Here's something a little different to take advantage of our brief respite between Friday the 13th and the Ides of March. Yesterday Marian and I had lunch at Ruby's, and as usual our utensils came wrapped in a napkin that was held in place by a paper napkin ring. I have helpfully recreated this setup in the picture on the right.
Seems ordinary enough, doesn't it? But as I unwrapped the silverware I noticed something: a patent notice. This little paper napkin ring, it turned out, was protected by U.S. Patent No. 6,644,498. I was intrigued. What was patentable about this thing? The stickum? It seemed like ordinary Post-It Note type stuff. The size and shape? Couldn't be. The logo? No.
Luckily, the web knows all. When I got home I pulled up the patent to see what it was for.

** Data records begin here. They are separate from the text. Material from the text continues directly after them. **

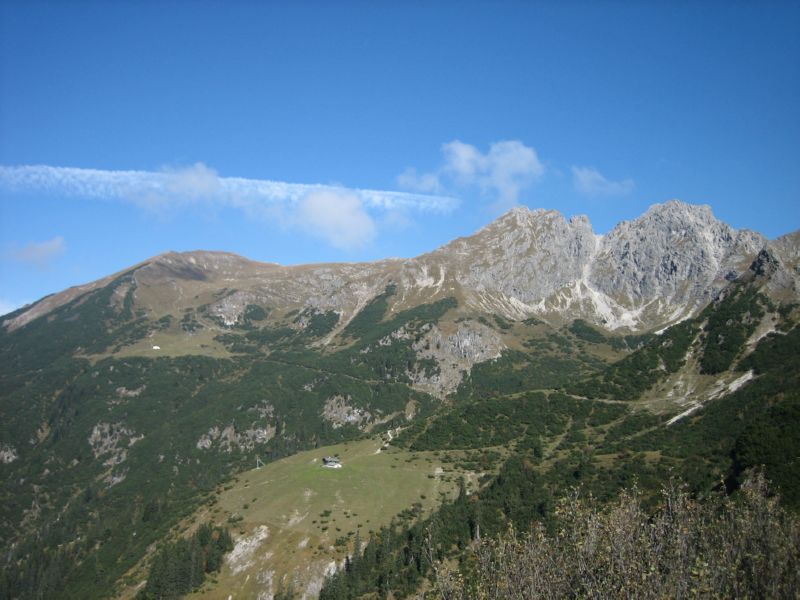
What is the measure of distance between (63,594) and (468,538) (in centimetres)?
14838

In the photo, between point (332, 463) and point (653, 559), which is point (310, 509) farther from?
point (653, 559)

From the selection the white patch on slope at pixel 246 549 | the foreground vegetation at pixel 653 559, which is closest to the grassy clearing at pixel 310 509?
the white patch on slope at pixel 246 549

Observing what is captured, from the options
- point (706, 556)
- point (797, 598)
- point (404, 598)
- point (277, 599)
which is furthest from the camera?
point (277, 599)

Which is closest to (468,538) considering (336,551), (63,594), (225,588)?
(336,551)

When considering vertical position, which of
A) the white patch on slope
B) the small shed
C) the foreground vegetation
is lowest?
the white patch on slope

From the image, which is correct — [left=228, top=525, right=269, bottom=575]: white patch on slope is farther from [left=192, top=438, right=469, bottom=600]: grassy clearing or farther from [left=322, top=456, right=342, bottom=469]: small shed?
[left=322, top=456, right=342, bottom=469]: small shed

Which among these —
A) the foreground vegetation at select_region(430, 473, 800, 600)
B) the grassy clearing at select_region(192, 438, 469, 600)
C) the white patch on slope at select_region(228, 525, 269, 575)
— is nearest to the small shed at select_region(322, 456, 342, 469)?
the grassy clearing at select_region(192, 438, 469, 600)

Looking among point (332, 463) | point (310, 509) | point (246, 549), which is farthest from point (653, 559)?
point (332, 463)

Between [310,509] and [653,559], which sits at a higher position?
[653,559]

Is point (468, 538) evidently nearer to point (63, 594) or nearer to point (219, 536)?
point (219, 536)

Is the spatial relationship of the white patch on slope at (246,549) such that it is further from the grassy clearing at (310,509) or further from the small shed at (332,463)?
the small shed at (332,463)

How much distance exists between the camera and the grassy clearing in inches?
5315

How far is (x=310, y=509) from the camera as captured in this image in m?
156

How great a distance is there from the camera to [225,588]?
134m
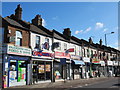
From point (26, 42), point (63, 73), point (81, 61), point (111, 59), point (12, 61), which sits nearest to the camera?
point (12, 61)

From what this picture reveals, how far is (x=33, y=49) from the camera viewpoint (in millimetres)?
21141

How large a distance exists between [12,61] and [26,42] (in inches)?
125

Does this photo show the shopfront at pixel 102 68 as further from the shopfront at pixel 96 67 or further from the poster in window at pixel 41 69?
the poster in window at pixel 41 69

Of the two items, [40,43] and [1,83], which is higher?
[40,43]

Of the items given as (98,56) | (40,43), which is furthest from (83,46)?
(40,43)

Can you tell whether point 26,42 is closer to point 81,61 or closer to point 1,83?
point 1,83

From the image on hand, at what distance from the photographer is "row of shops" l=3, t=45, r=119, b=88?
707 inches

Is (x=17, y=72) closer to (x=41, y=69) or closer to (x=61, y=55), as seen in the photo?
(x=41, y=69)

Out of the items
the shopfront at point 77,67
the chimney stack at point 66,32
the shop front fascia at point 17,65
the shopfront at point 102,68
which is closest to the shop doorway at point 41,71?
the shop front fascia at point 17,65

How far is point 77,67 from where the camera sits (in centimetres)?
3092

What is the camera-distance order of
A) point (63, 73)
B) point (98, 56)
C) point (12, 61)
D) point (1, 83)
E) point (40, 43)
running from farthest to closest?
point (98, 56), point (63, 73), point (40, 43), point (12, 61), point (1, 83)

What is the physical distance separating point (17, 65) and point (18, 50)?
5.73ft

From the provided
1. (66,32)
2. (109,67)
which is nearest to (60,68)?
(66,32)

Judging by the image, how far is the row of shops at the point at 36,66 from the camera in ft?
59.0
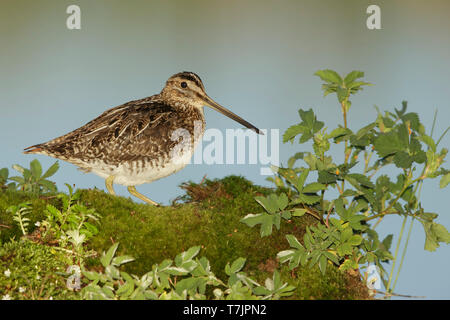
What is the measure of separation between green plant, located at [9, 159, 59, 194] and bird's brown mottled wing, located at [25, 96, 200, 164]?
2.87ft

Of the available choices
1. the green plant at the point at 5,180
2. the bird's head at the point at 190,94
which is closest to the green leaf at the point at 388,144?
the bird's head at the point at 190,94

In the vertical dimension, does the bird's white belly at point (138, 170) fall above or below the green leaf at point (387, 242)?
above

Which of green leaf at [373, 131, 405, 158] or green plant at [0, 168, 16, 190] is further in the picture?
green plant at [0, 168, 16, 190]

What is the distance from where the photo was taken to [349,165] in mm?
5766

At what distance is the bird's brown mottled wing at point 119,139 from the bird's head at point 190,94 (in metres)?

The answer is below the fold.
Did you guess? The patent is not for anything to do with the napkin ring itself but for the packaging method: they're sold on a roll instead of in a box. This is apparently a boon to wait staff and busboys everywhere:
Currently [...] Individual paper napkin rings are typically supplied pre-cut into their individual size and stacked one on top of another into a brick of product.
When the ring is to be installed on a napkin surrounding a set of silverware, the napkin ring must be peeled from the stack and formed in its ring shape around the silverware and napkin. Thus, a server must use both hands to peel the paper napkin ring from the stack.
Therefore, a need exists for a new type of napkin ring configuration such that the napkin rings can be sequentially removed from a continuous strip to eliminate the difficulty in removing a napkin ring from the supply stack.
Fascinating, no? Putting things on a roll has been used for decades in such high-tech applications as, oh, postage stamps and carnival tickets, but apparently if you apply this to paper napkin rings it's patentable. We live in marvelous times, don't we?